I'm not an expert in mathematics or economics, and I came here seeking your insightful thoughts on my ideas. Many of us have engaged in debates with people claiming that inflation is beneficial for society. I have always wanted to have mathematical refutation on this matter.
I came across this video, https://youtu.be/\_FuuYSM7yOo, and this article, https://www.jasoncollins.blog/posts/ergodicity-economics-a-primer, about the Kelly criterion. I do not have enough knowledge to understand this completely, but the visual presentation of the material tells me that this can be used to mathematically prove the thesis about the negarive impact of inflation on the welfare of society.
Allow me to briefly describe what I believe I understood from these materials. If a group of people plays an economic game, for example, "Invest in something or your money will lose value" under seemingly equal conditions, given certain parameters of the game, the average value of the final balances may exceed the initial average. However, the median value of the final balances will be lower than the initial median. In other words, a small portion of individuals will greatly enrich themselves while the majority will become poorer. There are parameters that could enrich everyone, but they must be well-defined and enforced universally, which is not feasible in real life.

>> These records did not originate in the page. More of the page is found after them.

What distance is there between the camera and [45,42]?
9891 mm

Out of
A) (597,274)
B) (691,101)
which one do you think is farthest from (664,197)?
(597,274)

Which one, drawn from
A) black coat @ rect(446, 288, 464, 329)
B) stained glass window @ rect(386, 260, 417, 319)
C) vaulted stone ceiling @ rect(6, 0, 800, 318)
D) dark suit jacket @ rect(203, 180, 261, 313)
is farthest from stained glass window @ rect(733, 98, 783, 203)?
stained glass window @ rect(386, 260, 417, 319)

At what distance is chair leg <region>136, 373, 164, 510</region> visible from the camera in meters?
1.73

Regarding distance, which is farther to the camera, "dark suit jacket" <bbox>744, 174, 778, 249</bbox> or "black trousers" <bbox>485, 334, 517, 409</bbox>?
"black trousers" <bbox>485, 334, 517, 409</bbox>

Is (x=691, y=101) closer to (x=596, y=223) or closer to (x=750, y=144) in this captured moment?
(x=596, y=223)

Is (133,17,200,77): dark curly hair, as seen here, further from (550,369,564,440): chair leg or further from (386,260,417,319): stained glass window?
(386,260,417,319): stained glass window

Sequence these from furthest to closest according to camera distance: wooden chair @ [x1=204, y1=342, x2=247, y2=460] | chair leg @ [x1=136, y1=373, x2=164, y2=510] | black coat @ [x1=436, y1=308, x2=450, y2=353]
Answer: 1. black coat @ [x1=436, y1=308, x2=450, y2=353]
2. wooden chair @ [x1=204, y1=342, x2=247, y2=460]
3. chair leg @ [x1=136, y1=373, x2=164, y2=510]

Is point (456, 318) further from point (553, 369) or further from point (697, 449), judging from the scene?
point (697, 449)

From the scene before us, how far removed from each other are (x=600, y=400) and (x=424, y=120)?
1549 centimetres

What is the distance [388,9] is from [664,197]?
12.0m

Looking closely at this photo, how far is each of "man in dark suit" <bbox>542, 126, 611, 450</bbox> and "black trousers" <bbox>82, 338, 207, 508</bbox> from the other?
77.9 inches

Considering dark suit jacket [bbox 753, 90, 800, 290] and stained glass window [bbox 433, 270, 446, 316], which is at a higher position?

Then, I asked GPT-chat about the target value of the Kelly criterion at which the median capital of the player group becomes lower than the initial average. The response was as follows:
"If the median f* (Kelly criterion for an individual player) for the player group is lower than the average value f*, it implies that more than half of the players invest a smaller share of capital compared to their share in the average capital. This results in the median capital of the player group being lower than the average value."
However, it is important to note that the poor do not invest money in this game to begin with. They simply lack the means and education to do so. They only bear losses in this game. Consequently, they will continue to grow poorer, even if the overall community becomes wealthier.
I would appreciate the insights of knowledgeable persons on my thoughts. Perhaps someone would be able to math describe the situation in a deflationary "Bitcoin game" based on the information provided.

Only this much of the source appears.